For four seasons, John O'Hurley played the theatrically serious clothing magnate (and Elaine Benes' boss) J. Peterman on Seinfeld. His character spoke with unapologetic pomposity as he attempted to inject the workplace with a sense of wonder and adventure, often to Elaine's chagrin. It was a fun role for the actor – "I played like a mix of Forties radio drama combined with a little bit of a bad Charles Kurault," he says with a verve similar to his character's – who was surprised when he arrived on set to learn that J. Peterman was a real company run by a real John Peterman.
"The producers showed me the catalog, and it's the most unusual clothing catalog in the world," O'Hurley tells Rolling Stone. "It doesn't have photographs. And instead of a little blurb and a price, it has an entire Hemmingway-style story about an Oxford button-down. Every piece that they do has an adventure, a sense of authenticity to it, a sense of respect and meeting. I was fascinated by it."
As he portrayed this character, he got to know the real John Peterman well. He describes the personality of his real-life counterpart, who was born in Kentucky, as "diametrically opposed" to the one he played onscreen. "John Peterman walks the talk," O'Hurley says. "He's the guy who, instead of taking a flight to South America, would hop on a freighter and rent a room for a night. He'd much rather play poker with the guys running the freighter for four or five hours at night and have a glass of rum with them than sit around on a cruise liner or an airplane." Through it all, O'Hurley remained on good terms with the company.
About a year after the Seinfeld finale, the J. Peterman company went through financial difficulties and the company was sold. The real Peterman managed to buy it back about a year and a half after that, and he decided to place a call to O'Hurley. "Are you interested in putting the company back together again under our parallel strengths," he asked the actor. O'Hurley, who says he lives "by his imagination," decided he couldn't miss out on the opportunity.
Since 1999, he's been a part owner of the company and serves on its board of directors. "It's been a wonderful learning curve for me to learn another business outside of entertainment," he says. "And there's something so interesting and so theatrical about it. There's something about the J. Peterman idea of things, the idea of searching for life as you wish it could be. It makes it fun."

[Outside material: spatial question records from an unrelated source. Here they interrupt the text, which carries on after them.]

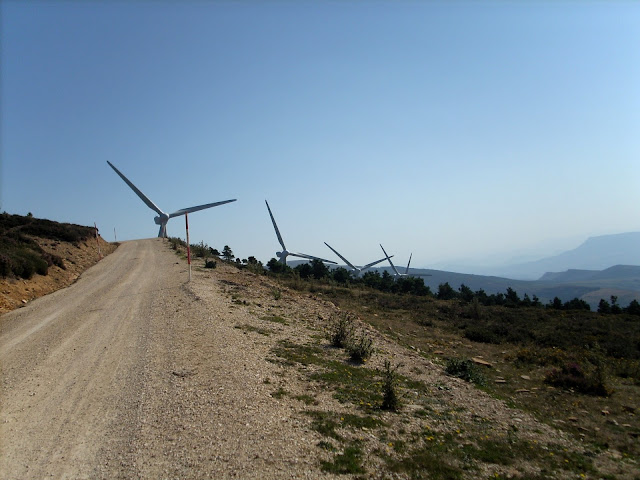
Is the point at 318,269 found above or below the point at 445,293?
above

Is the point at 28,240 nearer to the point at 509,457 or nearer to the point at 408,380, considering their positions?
the point at 408,380

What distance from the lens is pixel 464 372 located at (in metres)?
13.9

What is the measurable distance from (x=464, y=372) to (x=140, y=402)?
10.6m

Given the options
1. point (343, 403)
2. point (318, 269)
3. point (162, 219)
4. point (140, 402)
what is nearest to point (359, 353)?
point (343, 403)

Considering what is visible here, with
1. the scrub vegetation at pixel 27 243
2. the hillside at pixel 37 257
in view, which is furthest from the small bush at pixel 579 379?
the scrub vegetation at pixel 27 243

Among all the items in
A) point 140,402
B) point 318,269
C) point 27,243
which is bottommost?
point 140,402

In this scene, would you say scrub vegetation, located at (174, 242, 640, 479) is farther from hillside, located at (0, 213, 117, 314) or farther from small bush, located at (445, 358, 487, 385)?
hillside, located at (0, 213, 117, 314)

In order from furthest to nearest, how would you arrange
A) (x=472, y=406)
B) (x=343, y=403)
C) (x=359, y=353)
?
(x=359, y=353)
(x=472, y=406)
(x=343, y=403)

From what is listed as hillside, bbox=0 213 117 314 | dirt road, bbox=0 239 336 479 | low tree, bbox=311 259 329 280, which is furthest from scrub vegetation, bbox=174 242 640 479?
low tree, bbox=311 259 329 280

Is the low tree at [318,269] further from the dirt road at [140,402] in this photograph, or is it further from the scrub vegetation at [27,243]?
the dirt road at [140,402]

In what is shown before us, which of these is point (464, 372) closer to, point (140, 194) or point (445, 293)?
point (445, 293)

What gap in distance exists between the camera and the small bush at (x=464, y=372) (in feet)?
44.4

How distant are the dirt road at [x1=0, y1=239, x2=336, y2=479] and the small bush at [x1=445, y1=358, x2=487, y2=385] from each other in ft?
22.3

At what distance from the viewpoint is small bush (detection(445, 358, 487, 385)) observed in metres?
13.5
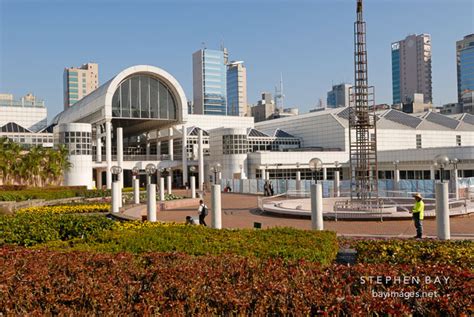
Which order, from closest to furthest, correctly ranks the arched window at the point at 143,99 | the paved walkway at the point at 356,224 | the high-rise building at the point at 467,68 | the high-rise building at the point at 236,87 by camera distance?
the paved walkway at the point at 356,224, the arched window at the point at 143,99, the high-rise building at the point at 467,68, the high-rise building at the point at 236,87

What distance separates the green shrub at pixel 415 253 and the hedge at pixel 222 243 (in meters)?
0.81

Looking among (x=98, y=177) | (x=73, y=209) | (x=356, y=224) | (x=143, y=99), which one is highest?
(x=143, y=99)

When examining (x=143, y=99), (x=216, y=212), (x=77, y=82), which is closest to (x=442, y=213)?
(x=216, y=212)

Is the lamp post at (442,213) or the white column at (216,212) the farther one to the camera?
the white column at (216,212)

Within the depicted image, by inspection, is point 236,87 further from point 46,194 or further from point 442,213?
point 442,213

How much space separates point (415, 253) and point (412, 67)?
18934 cm

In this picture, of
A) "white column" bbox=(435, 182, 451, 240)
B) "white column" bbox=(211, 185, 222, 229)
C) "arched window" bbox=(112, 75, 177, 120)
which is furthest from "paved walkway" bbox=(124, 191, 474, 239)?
"arched window" bbox=(112, 75, 177, 120)

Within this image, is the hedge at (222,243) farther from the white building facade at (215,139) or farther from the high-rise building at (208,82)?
the high-rise building at (208,82)

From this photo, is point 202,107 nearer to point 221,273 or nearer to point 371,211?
point 371,211

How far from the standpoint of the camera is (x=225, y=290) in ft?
20.2

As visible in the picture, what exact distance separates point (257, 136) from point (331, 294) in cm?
5869

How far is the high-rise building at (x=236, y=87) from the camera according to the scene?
180m

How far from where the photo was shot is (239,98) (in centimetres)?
18175

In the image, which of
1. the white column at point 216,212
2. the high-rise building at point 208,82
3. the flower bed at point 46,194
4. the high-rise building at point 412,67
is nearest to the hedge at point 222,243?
the white column at point 216,212
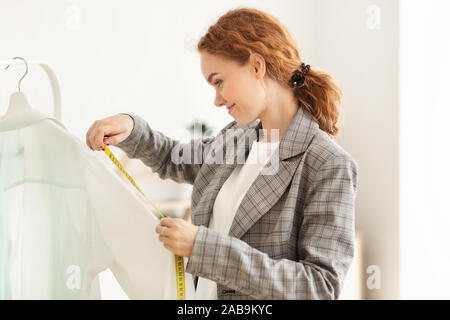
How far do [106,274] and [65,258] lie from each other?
0.67m

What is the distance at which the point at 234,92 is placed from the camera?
1.20m

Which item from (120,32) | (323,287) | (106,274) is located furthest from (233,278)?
(120,32)

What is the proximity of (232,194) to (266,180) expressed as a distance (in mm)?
148

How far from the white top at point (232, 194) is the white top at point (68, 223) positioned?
0.24m

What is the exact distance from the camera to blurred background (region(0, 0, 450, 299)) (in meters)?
1.99

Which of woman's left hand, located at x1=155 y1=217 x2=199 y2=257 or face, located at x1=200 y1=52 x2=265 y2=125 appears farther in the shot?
face, located at x1=200 y1=52 x2=265 y2=125

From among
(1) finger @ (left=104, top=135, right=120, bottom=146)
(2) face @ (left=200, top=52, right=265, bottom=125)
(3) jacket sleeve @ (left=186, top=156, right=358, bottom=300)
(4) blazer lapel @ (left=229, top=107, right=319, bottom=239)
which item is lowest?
(3) jacket sleeve @ (left=186, top=156, right=358, bottom=300)

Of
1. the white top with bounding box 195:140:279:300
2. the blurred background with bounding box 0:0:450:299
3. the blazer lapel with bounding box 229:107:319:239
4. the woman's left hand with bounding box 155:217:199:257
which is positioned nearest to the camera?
the woman's left hand with bounding box 155:217:199:257

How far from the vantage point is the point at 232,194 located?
1.30 metres

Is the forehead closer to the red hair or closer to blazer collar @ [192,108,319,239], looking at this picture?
the red hair

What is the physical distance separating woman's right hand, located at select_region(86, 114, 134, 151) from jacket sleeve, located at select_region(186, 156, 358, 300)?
37 centimetres
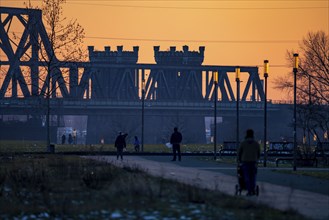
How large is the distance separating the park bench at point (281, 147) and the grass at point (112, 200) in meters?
29.8

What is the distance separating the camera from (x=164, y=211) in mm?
23203

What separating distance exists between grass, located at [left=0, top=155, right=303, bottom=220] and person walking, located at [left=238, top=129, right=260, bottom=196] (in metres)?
0.80

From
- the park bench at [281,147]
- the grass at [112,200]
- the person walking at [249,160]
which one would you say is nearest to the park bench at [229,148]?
the park bench at [281,147]

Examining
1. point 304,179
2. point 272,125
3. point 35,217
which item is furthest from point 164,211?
point 272,125

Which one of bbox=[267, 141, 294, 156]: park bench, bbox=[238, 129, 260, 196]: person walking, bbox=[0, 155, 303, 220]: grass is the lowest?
bbox=[0, 155, 303, 220]: grass

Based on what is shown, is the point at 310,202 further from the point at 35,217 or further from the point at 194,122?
the point at 194,122

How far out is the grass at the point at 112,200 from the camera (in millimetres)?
22750

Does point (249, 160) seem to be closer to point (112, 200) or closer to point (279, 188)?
point (279, 188)

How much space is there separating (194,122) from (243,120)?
8.62m

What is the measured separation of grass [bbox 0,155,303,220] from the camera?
22.8 meters

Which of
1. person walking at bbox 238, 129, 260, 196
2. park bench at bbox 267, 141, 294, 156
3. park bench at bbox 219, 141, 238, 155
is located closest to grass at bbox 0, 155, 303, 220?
person walking at bbox 238, 129, 260, 196

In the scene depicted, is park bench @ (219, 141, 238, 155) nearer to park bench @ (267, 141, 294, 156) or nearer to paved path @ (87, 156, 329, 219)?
park bench @ (267, 141, 294, 156)

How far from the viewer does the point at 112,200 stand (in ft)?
83.7

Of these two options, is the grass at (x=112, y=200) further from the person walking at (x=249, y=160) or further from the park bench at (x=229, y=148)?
the park bench at (x=229, y=148)
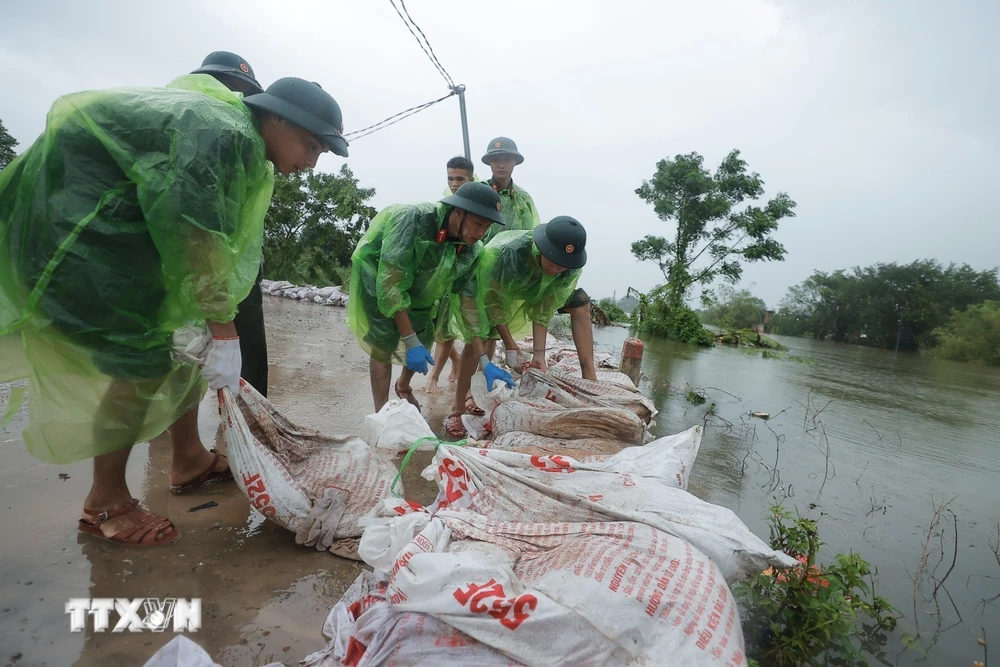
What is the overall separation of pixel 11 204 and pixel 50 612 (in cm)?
114

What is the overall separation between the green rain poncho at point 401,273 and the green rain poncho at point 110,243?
39.8 inches

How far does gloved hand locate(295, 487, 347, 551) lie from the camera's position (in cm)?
177

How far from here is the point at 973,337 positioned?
1914cm

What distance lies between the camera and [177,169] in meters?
1.47

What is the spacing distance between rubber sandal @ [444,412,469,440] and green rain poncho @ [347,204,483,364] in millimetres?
541

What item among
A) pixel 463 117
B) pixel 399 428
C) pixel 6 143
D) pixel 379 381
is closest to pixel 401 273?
pixel 379 381

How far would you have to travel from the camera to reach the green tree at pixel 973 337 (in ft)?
59.3

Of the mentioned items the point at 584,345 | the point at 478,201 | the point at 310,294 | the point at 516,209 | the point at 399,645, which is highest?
the point at 516,209

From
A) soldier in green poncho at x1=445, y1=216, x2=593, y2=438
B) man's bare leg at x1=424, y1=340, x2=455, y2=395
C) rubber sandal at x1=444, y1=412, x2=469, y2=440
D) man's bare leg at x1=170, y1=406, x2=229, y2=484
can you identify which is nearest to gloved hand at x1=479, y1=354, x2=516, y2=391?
soldier in green poncho at x1=445, y1=216, x2=593, y2=438

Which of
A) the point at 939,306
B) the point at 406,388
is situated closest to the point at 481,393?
the point at 406,388

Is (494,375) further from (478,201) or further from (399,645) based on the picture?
(399,645)

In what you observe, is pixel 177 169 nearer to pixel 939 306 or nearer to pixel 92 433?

Now the company is embarking on another venture, a Kickstarter campaign with a goal, O'Hurley says, to liberate it from depending on banks. It's attempting to raise $500,000 but as of press time, with three weeks left, it has raised less than a fifth of that. One of the rewards is an extension of Seinfeld, the Urban Sombrero – a hat the Elaine character dreamt up that almost ruined the company, as people bought it and fell asleep under it rather than working. O'Hurley believes it to be the "greatest sight gag of all time." (The going rate for one on Kickstarter is $250.)
The real J. Peterman Urban Sombrero is still being made, O'Hurley says, though he's seen a prototype. "It's been designed by one of the top sombrero makers in Mexico," he says. "Apparently, there's a certain panache to that. This particular gentleman designed the sombrero for the Pope when he visited North America and made a stop in Mexico. Now he's been shouldered with not only the Holy Father but Elaine Benes."
He says he thinks it's the perfect way to pay tribute to Seinfeld viewers who looked into the real company. "How else do we reward them with something that is intrinsically J. Peterman?" he says.